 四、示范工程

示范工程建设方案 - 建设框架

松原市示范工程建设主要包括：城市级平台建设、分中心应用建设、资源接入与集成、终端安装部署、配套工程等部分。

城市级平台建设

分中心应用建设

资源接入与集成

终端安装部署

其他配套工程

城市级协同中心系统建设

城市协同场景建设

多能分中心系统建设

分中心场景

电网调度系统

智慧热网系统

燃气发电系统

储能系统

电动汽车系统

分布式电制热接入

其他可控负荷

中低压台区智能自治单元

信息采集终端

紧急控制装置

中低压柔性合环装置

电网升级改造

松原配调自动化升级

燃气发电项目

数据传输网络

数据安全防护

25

What you will do –
Repeat back all entries verbatim.

Answer section –
 四、示范工程

示范工程建设方案 - 建设框架

松原市示范工程建设主要包括：城市级平台建设、分中心应用建设、资源接入与集成、终端安装部署、配套工程等部分。

城市级平台建设

分中心应用建设

资源接入与集成

终端安装部署

其他配套工程

城市级协同中心系统建设

城市协同场景建设

多能分中心系统建设

分中心场景

电网调度系统

智慧热网系统

燃气发电系统

储能系统

电动汽车系统

分布式电制热接入

其他可控负荷

中低压台区智能自治单元

信息采集终端

紧急控制装置

中低压柔性合环装置

电网升级改造

松原配调自动化升级

燃气发电项目

数据传输网络

数据安全防护

25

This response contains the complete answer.